To identify surveys, you need to fetch the list of all learning objects in a course

GET /learn/v1/courses/{courseId}/los

 

2.3 Iterate through all learning objects

In another loop, go through all LOs, skipping those which are NOT polls ('object_type' != "poll")

 

2.3.1 Get the poll ID

From learning objects which are polls, get the poll identifier from the id_resource field

pollId = lo<‘id_resource’]

 

2.3.2 Fetch all answers for a poll

To get all answers use the API

GET /learn/v1/survey/{pollId}/answer?id_course={courseId}

in Python, you can now convert the received JSON to a flat table using Pandas DataFrame

df = pd.DataFrame(pd.json_normalize(courseSurveys))

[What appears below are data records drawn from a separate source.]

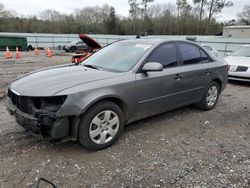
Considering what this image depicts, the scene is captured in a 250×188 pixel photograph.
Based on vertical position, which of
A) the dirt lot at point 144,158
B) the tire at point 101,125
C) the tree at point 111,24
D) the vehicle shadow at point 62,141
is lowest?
the dirt lot at point 144,158

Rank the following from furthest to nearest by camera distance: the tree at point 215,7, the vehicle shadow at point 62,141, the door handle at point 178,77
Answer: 1. the tree at point 215,7
2. the door handle at point 178,77
3. the vehicle shadow at point 62,141

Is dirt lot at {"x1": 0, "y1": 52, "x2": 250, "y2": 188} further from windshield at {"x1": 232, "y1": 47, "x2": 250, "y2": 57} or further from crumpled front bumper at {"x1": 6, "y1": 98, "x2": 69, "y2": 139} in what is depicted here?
windshield at {"x1": 232, "y1": 47, "x2": 250, "y2": 57}

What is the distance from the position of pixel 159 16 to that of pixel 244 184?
52885mm

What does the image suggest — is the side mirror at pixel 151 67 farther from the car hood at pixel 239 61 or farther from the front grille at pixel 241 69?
the car hood at pixel 239 61

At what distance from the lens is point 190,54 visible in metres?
4.39

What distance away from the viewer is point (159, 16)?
5153cm

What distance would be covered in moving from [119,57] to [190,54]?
1516mm

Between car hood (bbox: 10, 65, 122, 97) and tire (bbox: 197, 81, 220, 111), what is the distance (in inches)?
92.6

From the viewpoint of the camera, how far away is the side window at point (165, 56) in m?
3.73

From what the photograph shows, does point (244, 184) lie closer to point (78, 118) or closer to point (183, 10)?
point (78, 118)

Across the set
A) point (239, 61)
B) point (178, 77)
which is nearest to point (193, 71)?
point (178, 77)

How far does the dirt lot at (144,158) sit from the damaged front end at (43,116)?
43cm

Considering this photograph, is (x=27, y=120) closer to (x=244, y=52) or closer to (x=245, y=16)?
(x=244, y=52)

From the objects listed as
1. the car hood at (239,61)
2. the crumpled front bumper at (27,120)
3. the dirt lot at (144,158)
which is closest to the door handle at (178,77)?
the dirt lot at (144,158)
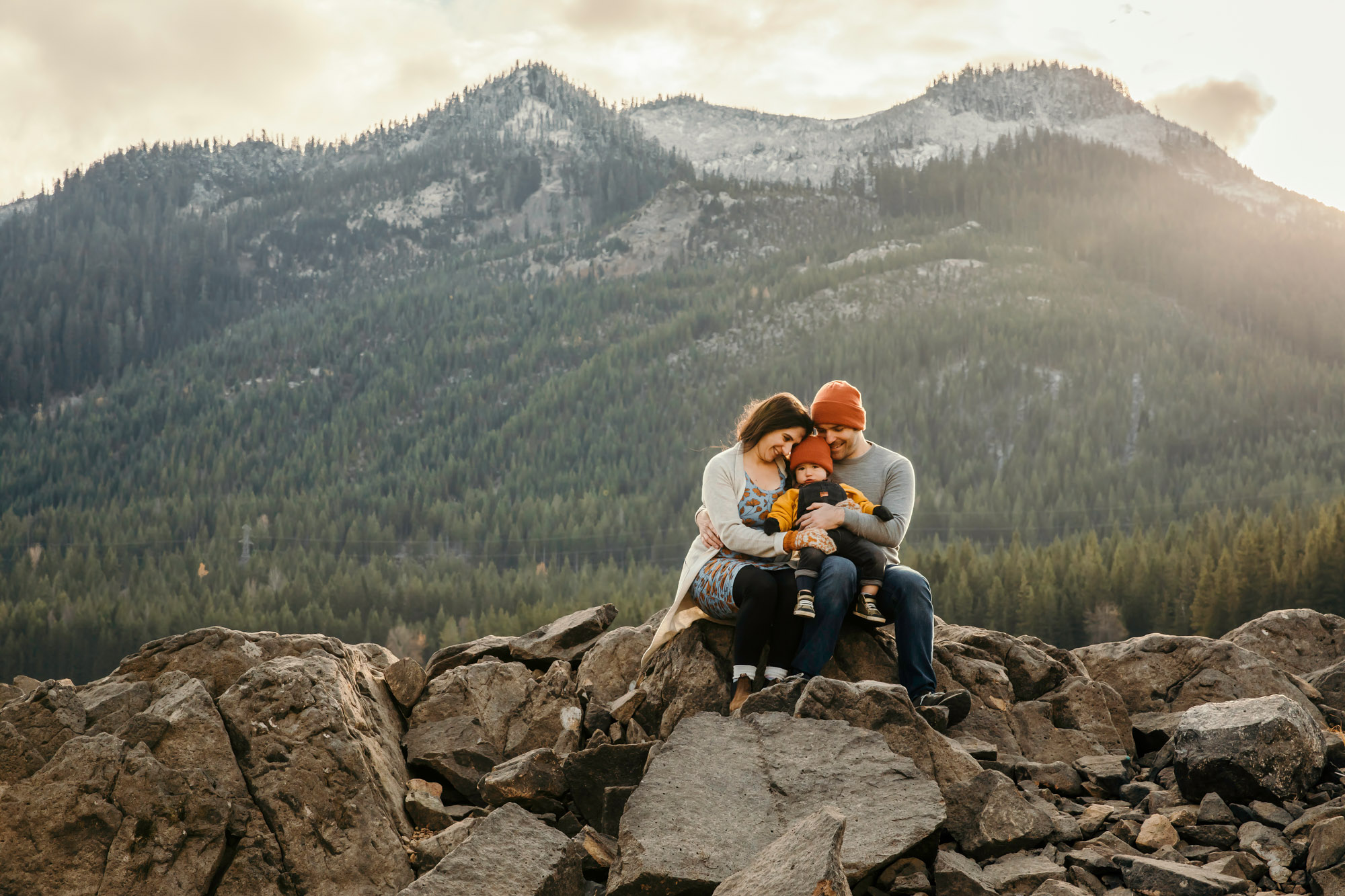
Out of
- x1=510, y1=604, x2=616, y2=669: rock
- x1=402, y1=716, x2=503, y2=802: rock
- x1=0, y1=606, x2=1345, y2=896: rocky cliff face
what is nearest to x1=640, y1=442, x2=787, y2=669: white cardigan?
x1=0, y1=606, x2=1345, y2=896: rocky cliff face

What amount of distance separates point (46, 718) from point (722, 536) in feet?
19.0

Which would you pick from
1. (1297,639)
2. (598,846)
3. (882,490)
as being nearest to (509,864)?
(598,846)

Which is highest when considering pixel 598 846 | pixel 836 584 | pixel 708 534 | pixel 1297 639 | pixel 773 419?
pixel 773 419

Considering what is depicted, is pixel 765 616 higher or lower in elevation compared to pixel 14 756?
higher

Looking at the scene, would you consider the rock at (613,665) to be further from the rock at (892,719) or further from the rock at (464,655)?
the rock at (892,719)

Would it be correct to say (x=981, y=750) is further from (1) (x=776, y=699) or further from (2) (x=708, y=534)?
(2) (x=708, y=534)

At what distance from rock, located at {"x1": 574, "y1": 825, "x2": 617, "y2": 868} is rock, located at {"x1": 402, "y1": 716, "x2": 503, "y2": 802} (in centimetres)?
204

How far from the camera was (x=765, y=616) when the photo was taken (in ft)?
27.6

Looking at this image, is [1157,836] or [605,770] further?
[605,770]

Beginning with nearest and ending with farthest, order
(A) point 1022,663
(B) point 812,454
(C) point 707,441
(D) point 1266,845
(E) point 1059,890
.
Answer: (E) point 1059,890
(D) point 1266,845
(B) point 812,454
(A) point 1022,663
(C) point 707,441

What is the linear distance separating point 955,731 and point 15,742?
7734 millimetres

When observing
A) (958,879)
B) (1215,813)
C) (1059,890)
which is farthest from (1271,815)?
(958,879)


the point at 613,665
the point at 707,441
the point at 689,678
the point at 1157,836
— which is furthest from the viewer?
the point at 707,441

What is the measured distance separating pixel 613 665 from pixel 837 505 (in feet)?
11.8
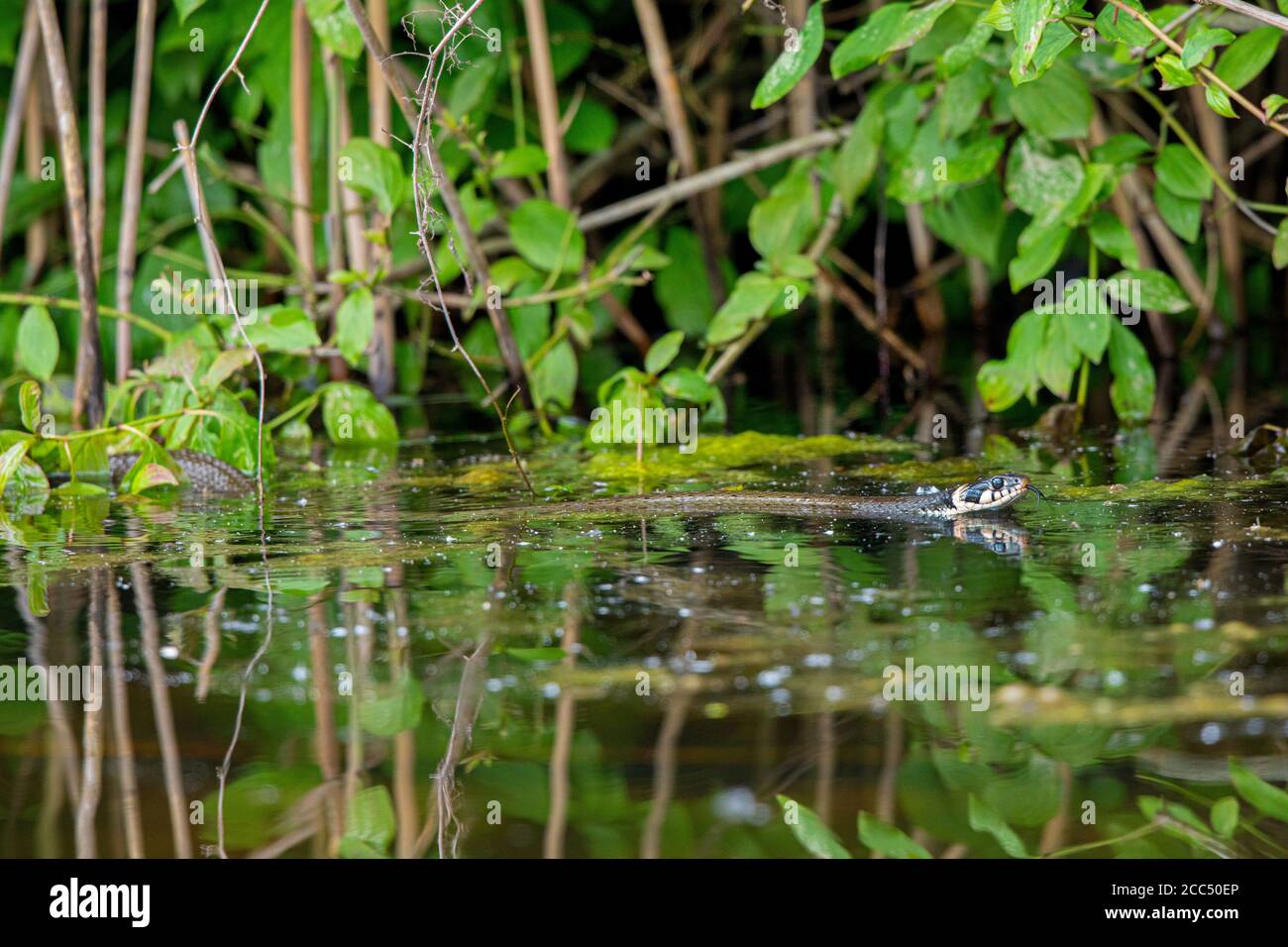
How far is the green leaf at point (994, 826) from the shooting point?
68.6 inches

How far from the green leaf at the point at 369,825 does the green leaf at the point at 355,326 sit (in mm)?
2634

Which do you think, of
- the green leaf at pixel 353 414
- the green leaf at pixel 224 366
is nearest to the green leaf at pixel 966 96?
the green leaf at pixel 353 414

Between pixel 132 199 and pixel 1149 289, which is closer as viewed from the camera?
pixel 1149 289

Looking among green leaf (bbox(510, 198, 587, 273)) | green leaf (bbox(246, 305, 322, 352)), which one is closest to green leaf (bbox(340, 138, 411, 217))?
green leaf (bbox(246, 305, 322, 352))

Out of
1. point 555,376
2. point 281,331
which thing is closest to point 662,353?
point 555,376

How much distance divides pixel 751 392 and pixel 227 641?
11.8 ft

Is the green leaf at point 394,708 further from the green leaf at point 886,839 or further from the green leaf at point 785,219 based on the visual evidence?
the green leaf at point 785,219

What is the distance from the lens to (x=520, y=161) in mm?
4832

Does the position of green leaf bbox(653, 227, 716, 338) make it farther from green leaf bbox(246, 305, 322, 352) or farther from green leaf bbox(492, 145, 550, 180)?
green leaf bbox(246, 305, 322, 352)

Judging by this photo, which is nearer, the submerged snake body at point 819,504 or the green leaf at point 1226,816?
the green leaf at point 1226,816

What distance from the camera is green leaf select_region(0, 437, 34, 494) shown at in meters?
3.66

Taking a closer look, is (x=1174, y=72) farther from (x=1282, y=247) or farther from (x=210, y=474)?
(x=210, y=474)

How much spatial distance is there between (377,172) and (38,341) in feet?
3.93

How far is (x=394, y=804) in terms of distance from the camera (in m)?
1.87
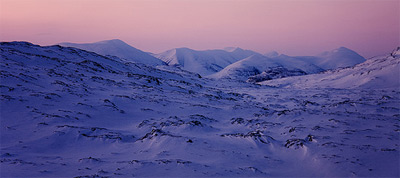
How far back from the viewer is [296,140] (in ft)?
42.9

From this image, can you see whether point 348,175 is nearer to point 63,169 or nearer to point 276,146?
point 276,146

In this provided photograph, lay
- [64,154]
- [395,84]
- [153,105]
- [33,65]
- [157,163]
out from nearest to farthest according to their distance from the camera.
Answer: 1. [157,163]
2. [64,154]
3. [153,105]
4. [33,65]
5. [395,84]

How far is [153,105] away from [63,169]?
14.7 m

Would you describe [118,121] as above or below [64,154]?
above

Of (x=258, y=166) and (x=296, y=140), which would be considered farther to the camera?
(x=296, y=140)

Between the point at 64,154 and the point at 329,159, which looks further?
the point at 64,154

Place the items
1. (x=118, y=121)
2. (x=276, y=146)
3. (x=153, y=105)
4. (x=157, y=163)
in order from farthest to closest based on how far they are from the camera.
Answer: (x=153, y=105), (x=118, y=121), (x=276, y=146), (x=157, y=163)

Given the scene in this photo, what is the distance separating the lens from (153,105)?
24281 millimetres

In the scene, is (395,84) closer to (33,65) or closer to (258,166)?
(258,166)

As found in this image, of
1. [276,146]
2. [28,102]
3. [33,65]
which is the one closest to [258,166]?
[276,146]

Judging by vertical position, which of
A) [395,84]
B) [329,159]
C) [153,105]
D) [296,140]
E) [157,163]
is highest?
[395,84]

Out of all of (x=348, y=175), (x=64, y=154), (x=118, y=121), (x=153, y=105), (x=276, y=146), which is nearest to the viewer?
(x=348, y=175)

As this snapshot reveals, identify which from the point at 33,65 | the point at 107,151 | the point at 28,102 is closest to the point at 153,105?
the point at 28,102

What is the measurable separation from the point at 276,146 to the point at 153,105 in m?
14.5
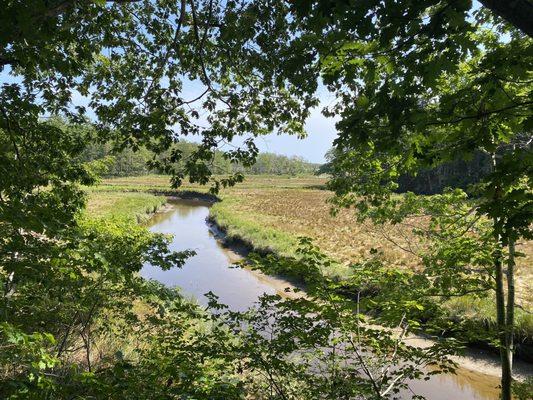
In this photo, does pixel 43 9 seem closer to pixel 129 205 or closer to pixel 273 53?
pixel 273 53

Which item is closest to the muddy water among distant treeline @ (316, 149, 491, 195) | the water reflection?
the water reflection

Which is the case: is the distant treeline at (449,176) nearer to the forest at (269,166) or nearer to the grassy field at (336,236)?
the grassy field at (336,236)

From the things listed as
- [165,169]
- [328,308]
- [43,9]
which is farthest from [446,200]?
[43,9]

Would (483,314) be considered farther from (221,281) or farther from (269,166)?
(221,281)

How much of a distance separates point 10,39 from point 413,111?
3.31m

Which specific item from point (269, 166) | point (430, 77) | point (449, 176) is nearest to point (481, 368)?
point (269, 166)

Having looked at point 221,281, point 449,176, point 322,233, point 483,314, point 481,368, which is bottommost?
point 221,281

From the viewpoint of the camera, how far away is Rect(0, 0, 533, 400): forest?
2686 millimetres

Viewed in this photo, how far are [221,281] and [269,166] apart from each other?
37.6 ft

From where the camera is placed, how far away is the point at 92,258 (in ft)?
12.2

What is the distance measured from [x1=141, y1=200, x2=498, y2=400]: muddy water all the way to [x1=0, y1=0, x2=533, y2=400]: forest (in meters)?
0.11

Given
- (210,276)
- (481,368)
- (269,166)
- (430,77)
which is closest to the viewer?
(430,77)

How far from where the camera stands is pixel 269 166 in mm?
6809

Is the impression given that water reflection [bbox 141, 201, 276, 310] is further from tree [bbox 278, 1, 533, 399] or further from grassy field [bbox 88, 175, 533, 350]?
tree [bbox 278, 1, 533, 399]
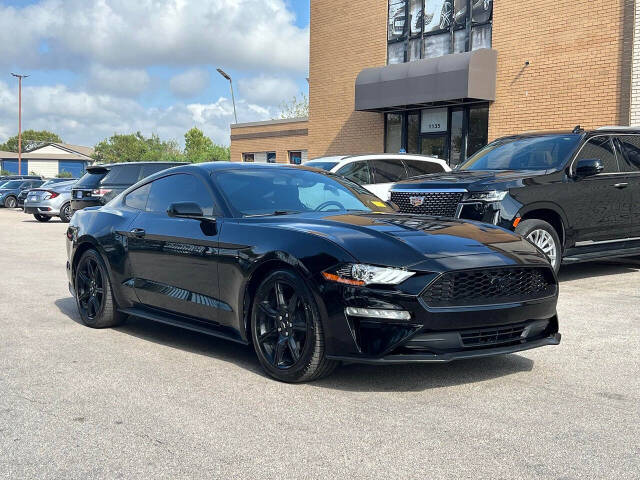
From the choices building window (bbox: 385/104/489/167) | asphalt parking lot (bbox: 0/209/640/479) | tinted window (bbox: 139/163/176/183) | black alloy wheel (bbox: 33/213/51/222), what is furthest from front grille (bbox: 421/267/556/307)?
black alloy wheel (bbox: 33/213/51/222)

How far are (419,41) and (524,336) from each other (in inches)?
724

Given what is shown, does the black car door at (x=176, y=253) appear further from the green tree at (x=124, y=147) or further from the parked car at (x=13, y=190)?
the green tree at (x=124, y=147)

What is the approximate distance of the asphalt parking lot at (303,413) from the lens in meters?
3.50

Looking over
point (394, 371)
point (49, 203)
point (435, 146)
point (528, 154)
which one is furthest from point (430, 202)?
point (49, 203)

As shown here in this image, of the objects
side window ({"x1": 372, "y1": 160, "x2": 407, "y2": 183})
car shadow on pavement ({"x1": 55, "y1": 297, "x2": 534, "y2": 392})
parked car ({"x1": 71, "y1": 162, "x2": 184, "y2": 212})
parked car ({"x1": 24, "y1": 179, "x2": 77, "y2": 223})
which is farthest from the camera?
parked car ({"x1": 24, "y1": 179, "x2": 77, "y2": 223})

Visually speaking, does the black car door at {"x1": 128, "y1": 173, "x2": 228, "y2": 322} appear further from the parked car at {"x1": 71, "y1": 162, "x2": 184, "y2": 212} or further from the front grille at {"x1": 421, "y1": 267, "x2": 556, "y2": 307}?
the parked car at {"x1": 71, "y1": 162, "x2": 184, "y2": 212}

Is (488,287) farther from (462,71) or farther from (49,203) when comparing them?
(49,203)

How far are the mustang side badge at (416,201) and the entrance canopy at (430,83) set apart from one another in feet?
34.1

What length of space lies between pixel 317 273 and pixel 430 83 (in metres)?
16.3

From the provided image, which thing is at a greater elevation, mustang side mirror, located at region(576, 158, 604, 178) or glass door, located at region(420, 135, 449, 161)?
glass door, located at region(420, 135, 449, 161)

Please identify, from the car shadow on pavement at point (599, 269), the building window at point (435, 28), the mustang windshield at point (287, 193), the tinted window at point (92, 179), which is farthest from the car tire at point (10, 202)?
the mustang windshield at point (287, 193)

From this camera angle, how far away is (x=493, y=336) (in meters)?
4.66

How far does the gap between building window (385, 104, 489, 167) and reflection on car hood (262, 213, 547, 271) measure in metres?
14.4

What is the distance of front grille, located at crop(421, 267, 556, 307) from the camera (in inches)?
176
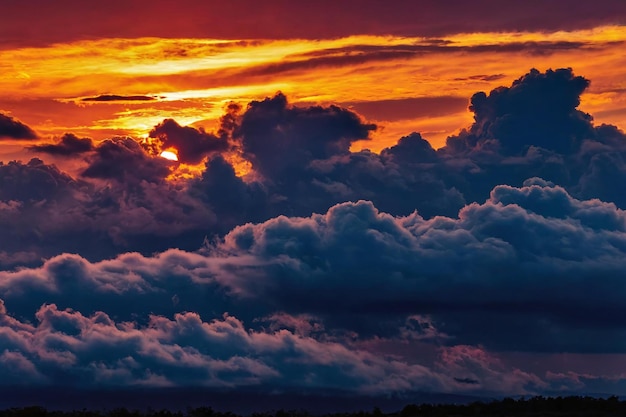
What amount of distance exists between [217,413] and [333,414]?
1241cm

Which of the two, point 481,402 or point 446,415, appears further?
point 481,402

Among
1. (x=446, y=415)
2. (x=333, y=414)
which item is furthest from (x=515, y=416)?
(x=333, y=414)

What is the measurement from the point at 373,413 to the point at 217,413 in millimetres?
16719

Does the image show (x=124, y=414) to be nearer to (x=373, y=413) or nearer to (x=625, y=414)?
(x=373, y=413)

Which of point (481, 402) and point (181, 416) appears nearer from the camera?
point (181, 416)

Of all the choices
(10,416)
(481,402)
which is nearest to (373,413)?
(481,402)

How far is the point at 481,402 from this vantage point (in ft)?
485

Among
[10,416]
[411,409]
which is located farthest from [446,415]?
[10,416]

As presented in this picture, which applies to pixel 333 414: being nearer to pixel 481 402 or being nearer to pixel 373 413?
pixel 373 413

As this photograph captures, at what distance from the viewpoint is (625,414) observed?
135500 millimetres

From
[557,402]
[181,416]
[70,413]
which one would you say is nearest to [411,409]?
[557,402]

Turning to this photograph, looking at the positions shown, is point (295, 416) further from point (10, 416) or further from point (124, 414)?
point (10, 416)

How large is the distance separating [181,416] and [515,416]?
3463cm

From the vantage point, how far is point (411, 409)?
144 meters
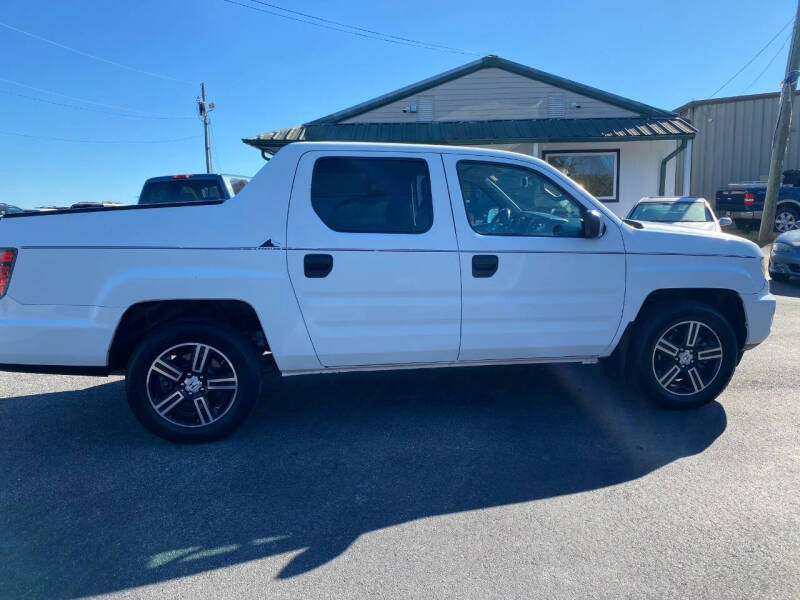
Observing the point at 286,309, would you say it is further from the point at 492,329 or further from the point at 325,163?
the point at 492,329

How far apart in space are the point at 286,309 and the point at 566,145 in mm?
12950

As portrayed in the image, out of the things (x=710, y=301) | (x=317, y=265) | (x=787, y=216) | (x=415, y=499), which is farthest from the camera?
(x=787, y=216)

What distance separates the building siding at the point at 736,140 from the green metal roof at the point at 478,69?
352 inches

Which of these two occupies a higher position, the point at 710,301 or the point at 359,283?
the point at 359,283

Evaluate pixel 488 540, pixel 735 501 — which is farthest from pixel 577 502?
pixel 735 501

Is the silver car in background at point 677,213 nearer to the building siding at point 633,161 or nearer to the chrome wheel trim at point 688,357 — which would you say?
the building siding at point 633,161

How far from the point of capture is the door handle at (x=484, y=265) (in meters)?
3.80

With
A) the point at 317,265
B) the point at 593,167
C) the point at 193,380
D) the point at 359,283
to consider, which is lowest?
the point at 193,380

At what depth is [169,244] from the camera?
11.6ft

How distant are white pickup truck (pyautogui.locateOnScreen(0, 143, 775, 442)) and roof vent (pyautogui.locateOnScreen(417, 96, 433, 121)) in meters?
12.1

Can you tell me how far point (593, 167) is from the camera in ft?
50.1

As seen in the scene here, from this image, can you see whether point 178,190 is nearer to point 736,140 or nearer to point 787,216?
point 787,216

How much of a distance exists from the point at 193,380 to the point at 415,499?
5.55 feet

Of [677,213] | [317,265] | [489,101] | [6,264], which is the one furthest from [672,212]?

Optionally, add a few columns to make the CSV file more user friendly and make it easier if you’d like to aggregate responses from several courses.

dfc'COURSE-code'] = course["code"] dfd'COURSE-id'] = courseId dfO'COURSE-category_name'] = coursec'category_name'] dfu'COURSE-type'] = course['type'] dfp'COURSE-title'] = course'"title"]

and then save it to a CSV file:

df.to_csv(f'surveysFolder/course{courseId}-poll{pollId}.csv', index=False)

 

2.3.3 Repeat for each poll

If there are multiple surveys in a course, they all will be saved to separate files

 

2.4 Repeat for each course

In that way, you will end up with the surveysFolder containing separate files for each survey in each course :-)

 

NOTE, if you have your survey in the Central Repository, the poll ID (id_resource) value will be the same across all courses that are using that survey, so you will be able to easily aggregate responses from all courses which are using that survey.

 

I hope this is helpful.

 

That’s super helpful! Thanks a lot! :D


If any of you are using Integromat/Make for automating things with the API, I’m happy to share my blueprint/solution for this built with the logic supplied by @alekwo .  


Does this work for things like tests as well and could it be iFramed onto a page?